Copy the material from the line that contains "In this photo, which" through the end, replacing "farm building" with "barn" and changing nothing else. Leave the pictures out of your copy.

- [Stored records]:
★ ★ ★ ★ ★ ★ ★

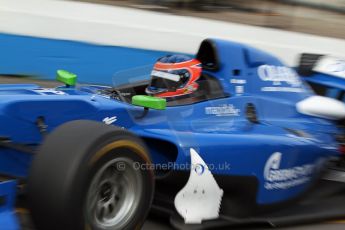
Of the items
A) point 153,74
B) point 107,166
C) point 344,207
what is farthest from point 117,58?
point 107,166

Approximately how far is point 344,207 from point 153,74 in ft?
5.99

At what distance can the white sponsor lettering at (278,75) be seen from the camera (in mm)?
4488

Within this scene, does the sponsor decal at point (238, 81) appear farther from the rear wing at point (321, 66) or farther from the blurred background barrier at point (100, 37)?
the blurred background barrier at point (100, 37)

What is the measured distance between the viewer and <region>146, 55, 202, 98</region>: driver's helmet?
4133 millimetres

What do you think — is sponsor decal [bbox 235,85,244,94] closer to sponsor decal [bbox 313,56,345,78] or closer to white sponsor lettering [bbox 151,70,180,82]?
white sponsor lettering [bbox 151,70,180,82]

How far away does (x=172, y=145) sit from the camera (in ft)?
11.7

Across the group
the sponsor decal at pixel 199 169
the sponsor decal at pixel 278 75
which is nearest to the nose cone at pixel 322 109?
the sponsor decal at pixel 278 75

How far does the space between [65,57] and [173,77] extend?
3.32 m

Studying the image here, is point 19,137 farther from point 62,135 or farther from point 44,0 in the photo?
point 44,0

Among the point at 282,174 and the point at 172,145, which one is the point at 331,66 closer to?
the point at 282,174

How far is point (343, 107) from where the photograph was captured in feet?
15.1

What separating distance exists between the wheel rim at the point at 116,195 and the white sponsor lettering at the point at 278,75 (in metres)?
1.75

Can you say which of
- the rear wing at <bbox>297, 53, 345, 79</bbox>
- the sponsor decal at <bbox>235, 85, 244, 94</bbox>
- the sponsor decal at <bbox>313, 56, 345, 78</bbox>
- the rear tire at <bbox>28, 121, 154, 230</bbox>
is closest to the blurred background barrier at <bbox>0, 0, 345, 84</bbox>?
the rear wing at <bbox>297, 53, 345, 79</bbox>

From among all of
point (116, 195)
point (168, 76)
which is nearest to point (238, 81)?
point (168, 76)
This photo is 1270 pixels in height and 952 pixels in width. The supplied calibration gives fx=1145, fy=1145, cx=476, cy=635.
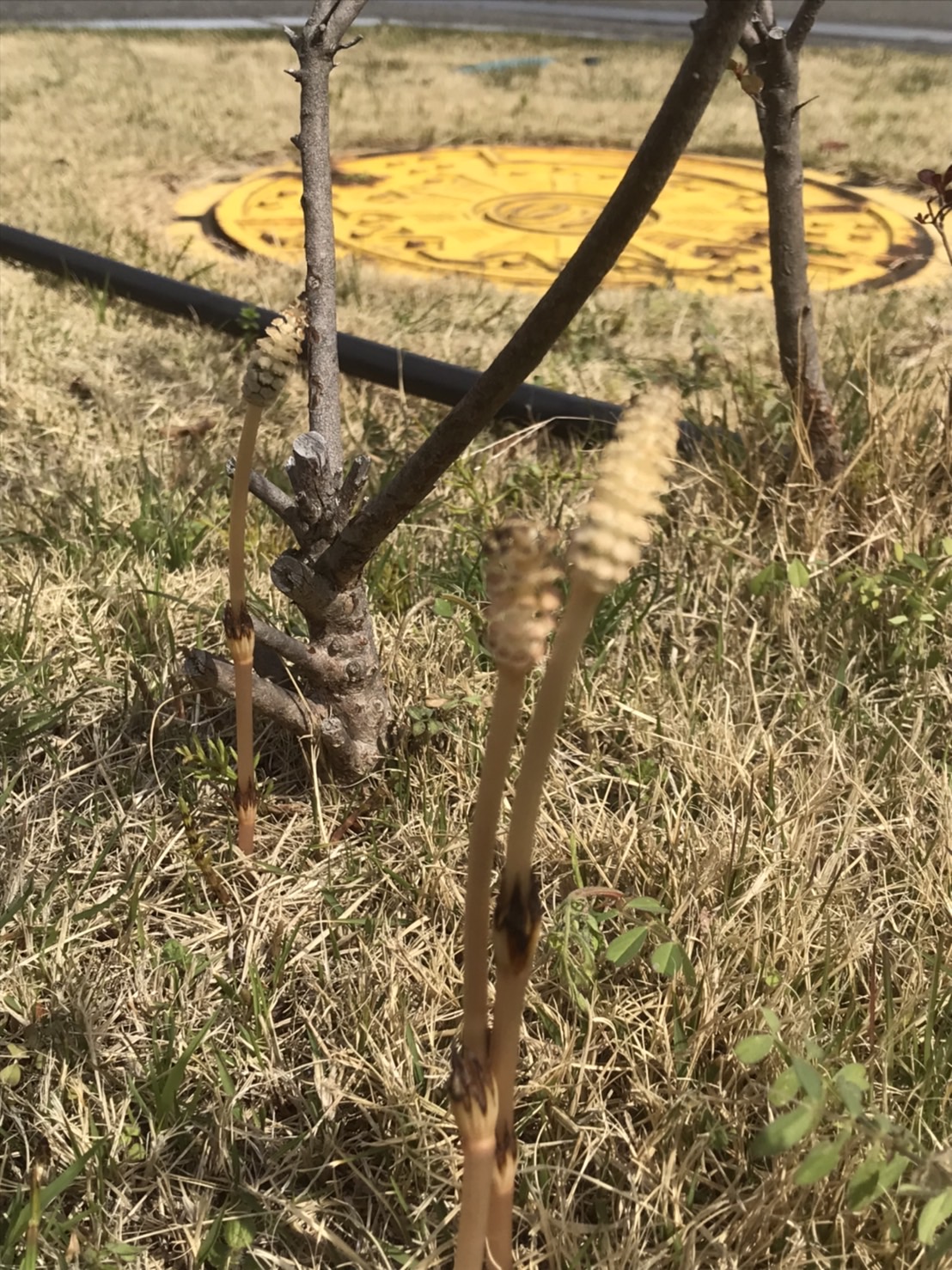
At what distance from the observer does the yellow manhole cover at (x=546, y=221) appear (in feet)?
10.8

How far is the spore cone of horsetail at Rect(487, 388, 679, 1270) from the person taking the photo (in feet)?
1.88

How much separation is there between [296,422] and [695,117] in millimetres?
1744

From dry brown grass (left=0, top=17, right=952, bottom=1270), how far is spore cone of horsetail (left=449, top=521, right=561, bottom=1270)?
259 millimetres

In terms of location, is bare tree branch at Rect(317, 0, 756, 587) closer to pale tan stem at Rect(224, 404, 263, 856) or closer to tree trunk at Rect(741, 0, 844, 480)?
pale tan stem at Rect(224, 404, 263, 856)

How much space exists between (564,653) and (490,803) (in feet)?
0.36

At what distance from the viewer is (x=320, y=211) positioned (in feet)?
4.52

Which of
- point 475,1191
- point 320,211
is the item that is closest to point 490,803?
point 475,1191

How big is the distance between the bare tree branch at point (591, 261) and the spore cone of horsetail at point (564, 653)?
0.21m

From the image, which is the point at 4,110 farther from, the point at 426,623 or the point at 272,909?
the point at 272,909

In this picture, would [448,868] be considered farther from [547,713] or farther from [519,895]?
[547,713]

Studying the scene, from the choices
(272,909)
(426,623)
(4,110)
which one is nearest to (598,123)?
(4,110)

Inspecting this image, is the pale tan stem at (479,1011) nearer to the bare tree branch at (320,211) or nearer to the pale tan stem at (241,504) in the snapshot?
Answer: the pale tan stem at (241,504)

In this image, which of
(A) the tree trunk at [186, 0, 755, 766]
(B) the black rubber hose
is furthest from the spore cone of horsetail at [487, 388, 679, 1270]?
(B) the black rubber hose

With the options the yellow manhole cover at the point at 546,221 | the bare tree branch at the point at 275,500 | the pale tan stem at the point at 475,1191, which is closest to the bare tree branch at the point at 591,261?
the bare tree branch at the point at 275,500
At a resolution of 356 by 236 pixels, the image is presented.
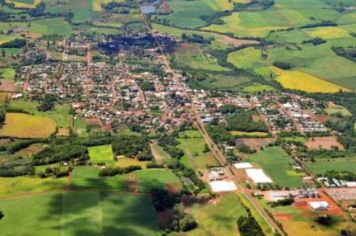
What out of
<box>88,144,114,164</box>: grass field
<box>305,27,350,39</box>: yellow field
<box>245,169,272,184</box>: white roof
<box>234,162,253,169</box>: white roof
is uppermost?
<box>305,27,350,39</box>: yellow field

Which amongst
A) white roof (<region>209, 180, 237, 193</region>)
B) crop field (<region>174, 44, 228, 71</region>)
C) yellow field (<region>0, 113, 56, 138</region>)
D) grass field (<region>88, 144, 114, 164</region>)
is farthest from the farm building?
crop field (<region>174, 44, 228, 71</region>)

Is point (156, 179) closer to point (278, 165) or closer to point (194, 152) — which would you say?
point (194, 152)

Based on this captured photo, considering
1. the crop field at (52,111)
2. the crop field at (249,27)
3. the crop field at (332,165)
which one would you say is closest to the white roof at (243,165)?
the crop field at (332,165)

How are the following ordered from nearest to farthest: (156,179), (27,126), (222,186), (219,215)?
(219,215), (222,186), (156,179), (27,126)

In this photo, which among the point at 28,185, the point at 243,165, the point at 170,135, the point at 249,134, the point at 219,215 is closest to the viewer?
the point at 219,215

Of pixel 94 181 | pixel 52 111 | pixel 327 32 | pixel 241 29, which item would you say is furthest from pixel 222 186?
pixel 327 32

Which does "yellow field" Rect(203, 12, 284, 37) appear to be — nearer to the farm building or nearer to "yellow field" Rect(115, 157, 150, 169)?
"yellow field" Rect(115, 157, 150, 169)
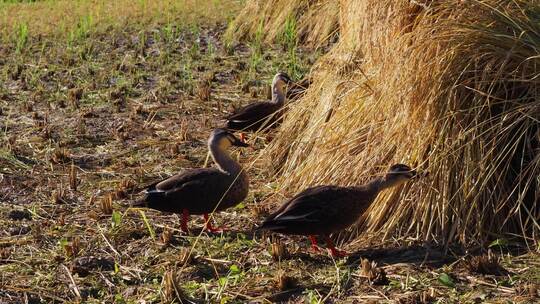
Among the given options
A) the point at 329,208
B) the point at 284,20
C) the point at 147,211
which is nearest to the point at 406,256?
the point at 329,208

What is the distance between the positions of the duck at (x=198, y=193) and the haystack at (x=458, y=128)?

★ ★ ★ ★ ★ ★ ★

- [Final result]:
In this photo, which among the point at 28,185, the point at 243,165, the point at 170,135, the point at 249,134, the point at 219,215 is closest to the viewer?
the point at 219,215

Of pixel 94 181 | pixel 52 111 | pixel 327 32 | pixel 241 29, which item would you say is furthest from pixel 222 186?
pixel 327 32

Which does "yellow field" Rect(203, 12, 284, 37) appear to be — nearer to the barn or nearer to "yellow field" Rect(115, 157, 150, 169)?
"yellow field" Rect(115, 157, 150, 169)
Among the given options
A) the point at 329,208
B) the point at 284,20
C) the point at 147,211
which is nearest to the point at 406,256?
the point at 329,208

What is the distance between the positions of the duck at (x=198, y=193) and the haystack at (x=458, y=128)?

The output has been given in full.